Le Cameroun s’engage dans une refonte ambitieuse de sa politique nationale de jeunesse, avec pour objectif cardinal de garantir à au moins 70 % de ses jeunes l’accès à des services de santé et de bien-être de qualité. Révélée lors d’une session de validation à Yaoundé ce 6 mai 2025, cette nouvelle orientation, fortement soutenue par le Fonds des Nations Unies pour la population (UNFPA), est perçue comme un levier essentiel pour pleinement exploiter le dividende démographique du pays et bâtir une jeunesse plus saine et plus résiliente.
Avec 36,89 % de sa population âgée de 15 à 35 ans sur un total de 29,8 millions d’habitants, le Cameroun dispose d’un potentiel démographique colossal. Cependant, comme l’a souligné le gouvernement, cette opportunité pourrait rester inexploitée. Les facteurs limitants incluent un taux de fécondité élevé, notamment chez les adolescents, des systèmes éducatifs, de formation professionnelle et de santé jugés inadéquats, ainsi qu’une croissance économique encore limitée. Pour inverser cette tendance, le gouvernement, épaulé par des partenaires clés comme l’UNFPA, a mené une vaste consultation et une analyse situationnelle. L’objectif est de bâtir un cadre politique plus ambitieux et transversal, couvrant la période 2025-2035.

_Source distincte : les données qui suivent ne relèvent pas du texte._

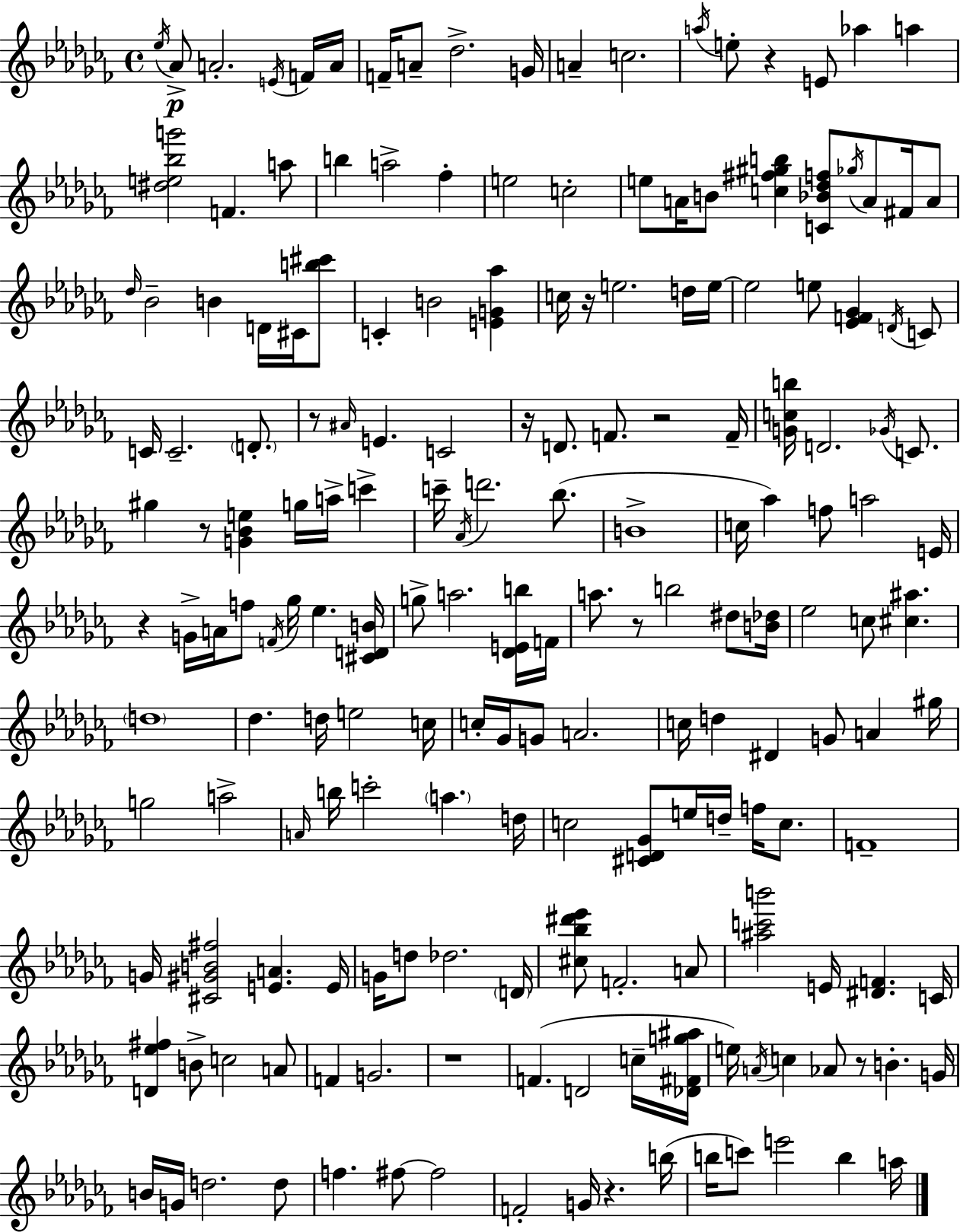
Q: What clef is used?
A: treble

Le document soumis à la validation d’experts de divers départements ministériels, de la société civile et des partenaires techniques et financiers met un accent particulier sur la santé. Il vise à créer un environnement propice où une large majorité de jeunes peuvent non seulement accéder aux soins, mais aussi participer activement et bénéficier des processus de développement social et économique.

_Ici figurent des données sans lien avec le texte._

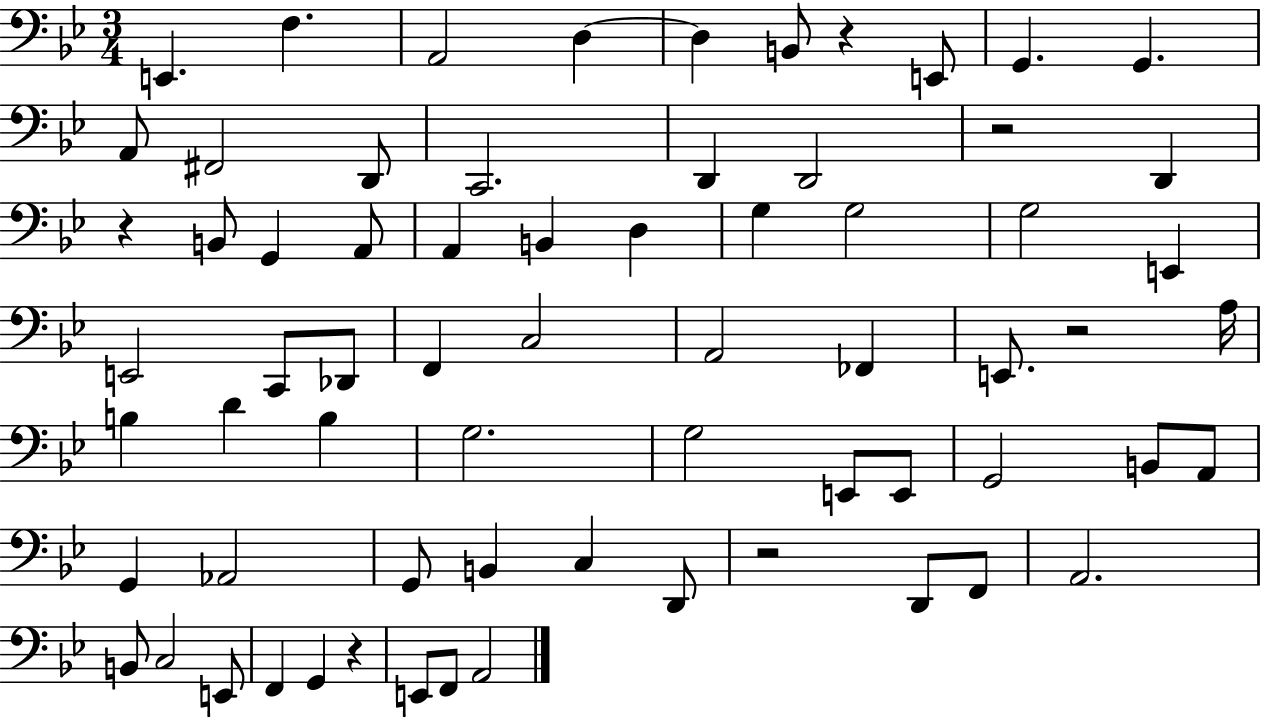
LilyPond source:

{
  \clef bass
  \numericTimeSignature
  \time 3/4
  \key bes \major
  e,4. f4. | a,2 d4~~ | d4 b,8 r4 e,8 | g,4. g,4. | \break a,8 fis,2 d,8 | c,2. | d,4 d,2 | r2 d,4 | \break r4 b,8 g,4 a,8 | a,4 b,4 d4 | g4 g2 | g2 e,4 | \break e,2 c,8 des,8 | f,4 c2 | a,2 fes,4 | e,8. r2 a16 | \break b4 d'4 b4 | g2. | g2 e,8 e,8 | g,2 b,8 a,8 | \break g,4 aes,2 | g,8 b,4 c4 d,8 | r2 d,8 f,8 | a,2. | \break b,8 c2 e,8 | f,4 g,4 r4 | e,8 f,8 a,2 | \bar "|."
}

Lors de la cérémonie d’ouverture, le ministre de la Jeunesse et de l’Éducation civique, Mounouna Foutsou, a fermement appelé les experts à adopter une politique qui s’attaque notamment au déficit de formation professionnelle, une position largement appuyée par Issa Tchiroma Bakary, ministre de l’Emploi et de la Formation professionnelle, également présent.
Pour le Dr Justin Koffi, représentant résident de l’UNFPA, la confiance est de mise. « Le projet de politique de la jeunesse soumis à validation étant basé sur les besoins et les aspirations des jeunes », a-t-il déclaré, « le document qui sera validé pourrait contribuer à accélérer l’exploitation du dividende démographique au Cameroun ». Cette déclaration souligne l’importance stratégique de l’accès à la santé et au bien-être pour la jeunesse camerounaise, pierre angulaire d’un développement humain durable et équitable.